Stored entries
:::

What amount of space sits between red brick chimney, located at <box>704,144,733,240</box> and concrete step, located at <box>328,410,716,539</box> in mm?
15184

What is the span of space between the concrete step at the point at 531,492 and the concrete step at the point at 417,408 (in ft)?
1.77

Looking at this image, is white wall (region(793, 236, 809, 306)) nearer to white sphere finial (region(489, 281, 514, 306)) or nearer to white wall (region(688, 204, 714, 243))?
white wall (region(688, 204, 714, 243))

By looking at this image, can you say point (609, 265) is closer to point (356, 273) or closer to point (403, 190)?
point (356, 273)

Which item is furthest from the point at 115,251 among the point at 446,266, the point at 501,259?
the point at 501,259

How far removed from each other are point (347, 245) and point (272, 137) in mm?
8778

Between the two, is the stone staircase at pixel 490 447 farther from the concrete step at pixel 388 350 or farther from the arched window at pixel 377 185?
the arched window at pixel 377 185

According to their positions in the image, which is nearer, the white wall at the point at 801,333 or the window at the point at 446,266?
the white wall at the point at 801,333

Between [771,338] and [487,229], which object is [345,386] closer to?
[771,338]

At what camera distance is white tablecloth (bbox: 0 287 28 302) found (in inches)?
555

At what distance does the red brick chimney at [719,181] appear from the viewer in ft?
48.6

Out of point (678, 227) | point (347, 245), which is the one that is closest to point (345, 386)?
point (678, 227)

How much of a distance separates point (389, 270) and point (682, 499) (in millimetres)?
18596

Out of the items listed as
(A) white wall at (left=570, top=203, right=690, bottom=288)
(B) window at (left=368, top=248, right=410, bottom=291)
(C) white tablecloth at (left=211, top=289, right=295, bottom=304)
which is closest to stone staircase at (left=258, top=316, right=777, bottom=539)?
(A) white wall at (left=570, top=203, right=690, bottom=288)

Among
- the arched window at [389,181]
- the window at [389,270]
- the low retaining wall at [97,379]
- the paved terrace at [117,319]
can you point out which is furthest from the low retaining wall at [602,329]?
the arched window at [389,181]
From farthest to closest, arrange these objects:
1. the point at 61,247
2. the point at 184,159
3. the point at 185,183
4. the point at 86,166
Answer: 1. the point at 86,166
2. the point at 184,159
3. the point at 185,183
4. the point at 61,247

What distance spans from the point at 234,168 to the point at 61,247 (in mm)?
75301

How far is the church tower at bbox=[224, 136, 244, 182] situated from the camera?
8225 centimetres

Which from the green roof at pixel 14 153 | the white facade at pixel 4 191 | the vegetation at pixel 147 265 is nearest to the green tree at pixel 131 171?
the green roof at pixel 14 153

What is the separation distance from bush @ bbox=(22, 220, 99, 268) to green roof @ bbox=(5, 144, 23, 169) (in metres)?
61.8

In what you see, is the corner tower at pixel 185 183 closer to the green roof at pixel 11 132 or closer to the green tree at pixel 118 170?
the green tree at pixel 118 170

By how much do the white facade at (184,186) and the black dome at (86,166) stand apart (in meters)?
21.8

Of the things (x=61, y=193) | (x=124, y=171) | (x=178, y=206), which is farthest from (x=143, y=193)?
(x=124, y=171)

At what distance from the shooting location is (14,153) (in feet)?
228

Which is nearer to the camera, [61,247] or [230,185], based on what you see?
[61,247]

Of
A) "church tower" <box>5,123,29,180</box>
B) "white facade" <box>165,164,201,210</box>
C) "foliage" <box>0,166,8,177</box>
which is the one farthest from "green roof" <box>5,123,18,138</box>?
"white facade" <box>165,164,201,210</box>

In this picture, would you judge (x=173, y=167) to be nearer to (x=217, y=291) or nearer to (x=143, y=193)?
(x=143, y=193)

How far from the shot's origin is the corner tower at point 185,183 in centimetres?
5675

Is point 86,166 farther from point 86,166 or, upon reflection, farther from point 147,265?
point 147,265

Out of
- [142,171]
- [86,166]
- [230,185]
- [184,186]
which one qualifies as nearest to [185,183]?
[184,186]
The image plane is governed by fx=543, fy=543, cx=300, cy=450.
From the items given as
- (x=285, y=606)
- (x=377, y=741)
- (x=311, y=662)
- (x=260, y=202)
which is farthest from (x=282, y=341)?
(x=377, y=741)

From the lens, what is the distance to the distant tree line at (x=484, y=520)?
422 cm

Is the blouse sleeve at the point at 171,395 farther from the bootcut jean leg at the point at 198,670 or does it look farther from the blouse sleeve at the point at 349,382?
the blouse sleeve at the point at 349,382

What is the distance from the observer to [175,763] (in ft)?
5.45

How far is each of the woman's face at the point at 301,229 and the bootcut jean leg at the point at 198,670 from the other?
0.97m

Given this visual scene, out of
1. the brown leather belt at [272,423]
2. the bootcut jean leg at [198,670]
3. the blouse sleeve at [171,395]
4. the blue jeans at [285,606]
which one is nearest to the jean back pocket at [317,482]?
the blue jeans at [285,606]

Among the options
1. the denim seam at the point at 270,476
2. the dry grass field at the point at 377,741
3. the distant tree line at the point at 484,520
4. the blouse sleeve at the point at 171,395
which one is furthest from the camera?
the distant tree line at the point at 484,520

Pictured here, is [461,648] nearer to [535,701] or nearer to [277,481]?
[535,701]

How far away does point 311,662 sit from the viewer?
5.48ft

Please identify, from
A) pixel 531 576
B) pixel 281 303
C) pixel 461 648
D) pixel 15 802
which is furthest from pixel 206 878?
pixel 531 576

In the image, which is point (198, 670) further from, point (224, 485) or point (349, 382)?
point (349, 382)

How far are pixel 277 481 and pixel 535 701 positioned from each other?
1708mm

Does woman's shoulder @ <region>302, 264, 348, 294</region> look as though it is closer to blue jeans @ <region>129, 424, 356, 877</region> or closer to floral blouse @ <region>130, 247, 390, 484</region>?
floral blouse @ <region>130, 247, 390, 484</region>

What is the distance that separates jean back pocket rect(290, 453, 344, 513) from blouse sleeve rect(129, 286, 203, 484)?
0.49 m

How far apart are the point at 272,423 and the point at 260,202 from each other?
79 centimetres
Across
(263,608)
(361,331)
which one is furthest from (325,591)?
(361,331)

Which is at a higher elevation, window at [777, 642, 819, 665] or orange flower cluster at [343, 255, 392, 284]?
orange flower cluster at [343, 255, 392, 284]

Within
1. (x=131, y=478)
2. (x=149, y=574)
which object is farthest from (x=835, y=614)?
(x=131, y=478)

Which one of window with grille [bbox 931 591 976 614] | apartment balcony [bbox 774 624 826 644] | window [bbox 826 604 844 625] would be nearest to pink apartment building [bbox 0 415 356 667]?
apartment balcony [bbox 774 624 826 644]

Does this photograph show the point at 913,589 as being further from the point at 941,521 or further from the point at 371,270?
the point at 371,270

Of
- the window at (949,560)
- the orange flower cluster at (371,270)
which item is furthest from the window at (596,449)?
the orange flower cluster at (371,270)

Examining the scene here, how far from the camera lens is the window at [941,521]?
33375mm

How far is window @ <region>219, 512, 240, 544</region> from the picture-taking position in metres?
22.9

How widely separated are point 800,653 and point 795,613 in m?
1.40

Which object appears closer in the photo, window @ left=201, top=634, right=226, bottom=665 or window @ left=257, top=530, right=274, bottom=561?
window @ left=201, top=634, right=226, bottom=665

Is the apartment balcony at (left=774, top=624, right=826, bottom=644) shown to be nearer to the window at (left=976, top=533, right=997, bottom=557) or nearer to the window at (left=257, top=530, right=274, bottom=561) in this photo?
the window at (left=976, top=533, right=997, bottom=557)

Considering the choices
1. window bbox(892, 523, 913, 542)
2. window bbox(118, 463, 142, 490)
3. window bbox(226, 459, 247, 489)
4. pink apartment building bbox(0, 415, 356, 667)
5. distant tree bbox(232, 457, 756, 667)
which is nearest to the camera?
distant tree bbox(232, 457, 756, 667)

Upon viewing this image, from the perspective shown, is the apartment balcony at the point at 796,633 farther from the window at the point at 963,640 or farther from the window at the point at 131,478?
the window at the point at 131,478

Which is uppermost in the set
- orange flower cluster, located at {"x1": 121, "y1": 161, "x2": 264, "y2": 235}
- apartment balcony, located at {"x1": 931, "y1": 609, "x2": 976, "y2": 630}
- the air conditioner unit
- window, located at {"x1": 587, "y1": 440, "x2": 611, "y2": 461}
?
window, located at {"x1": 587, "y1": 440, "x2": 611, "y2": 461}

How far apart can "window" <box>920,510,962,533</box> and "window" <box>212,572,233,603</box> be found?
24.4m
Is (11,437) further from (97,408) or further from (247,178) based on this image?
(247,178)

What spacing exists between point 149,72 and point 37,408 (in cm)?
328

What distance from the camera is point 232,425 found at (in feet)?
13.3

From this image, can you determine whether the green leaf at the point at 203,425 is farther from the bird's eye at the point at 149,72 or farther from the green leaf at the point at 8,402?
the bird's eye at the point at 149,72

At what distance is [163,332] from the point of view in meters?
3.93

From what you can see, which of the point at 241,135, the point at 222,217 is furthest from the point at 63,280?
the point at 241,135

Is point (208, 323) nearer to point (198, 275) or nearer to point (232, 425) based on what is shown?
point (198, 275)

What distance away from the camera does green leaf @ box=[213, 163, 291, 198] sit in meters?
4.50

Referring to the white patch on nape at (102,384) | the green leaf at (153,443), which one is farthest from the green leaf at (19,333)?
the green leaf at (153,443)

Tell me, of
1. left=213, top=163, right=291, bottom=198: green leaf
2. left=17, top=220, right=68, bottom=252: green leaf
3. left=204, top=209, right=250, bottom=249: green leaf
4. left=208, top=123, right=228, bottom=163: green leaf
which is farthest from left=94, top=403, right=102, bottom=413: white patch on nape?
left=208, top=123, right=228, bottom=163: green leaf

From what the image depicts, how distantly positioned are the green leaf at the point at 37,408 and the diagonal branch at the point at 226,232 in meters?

:::

◆ **Written request**
In the listing above, find the line containing "Is (11,437) further" and please quote exactly that line through the last one, and no other lines.

◆ **Expected output**
Is (11,437) further from (97,408) or further from (247,178) based on this image?
(247,178)

What spacing exists between point 149,72 and point 37,408 (in cm)?
328

What distance from the camera is point 232,425 found at (in feet)?
13.3

From this image, can you determine whether the green leaf at the point at 203,425 is farther from the bird's eye at the point at 149,72 or farther from the green leaf at the point at 8,402?
the bird's eye at the point at 149,72

At what distance is [163,332] from the point of view in meters?
3.93

From what you can see, which of the point at 241,135, the point at 222,217 is furthest from the point at 63,280?
the point at 241,135

Is point (208, 323) nearer to point (198, 275) or nearer to point (232, 425) based on what is shown?
point (198, 275)

What distance away from the camera does green leaf @ box=[213, 163, 291, 198] sit in meters?
4.50

Referring to the white patch on nape at (102,384) | the green leaf at (153,443), which one is farthest from the green leaf at (19,333)?
the green leaf at (153,443)

Tell me, of
1. left=213, top=163, right=291, bottom=198: green leaf
2. left=17, top=220, right=68, bottom=252: green leaf
3. left=204, top=209, right=250, bottom=249: green leaf
4. left=208, top=123, right=228, bottom=163: green leaf
which is farthest from left=94, top=403, right=102, bottom=413: white patch on nape?
left=208, top=123, right=228, bottom=163: green leaf

From what the image depicts, how distantly positioned are the green leaf at the point at 37,408 and the diagonal branch at the point at 226,232 in meters?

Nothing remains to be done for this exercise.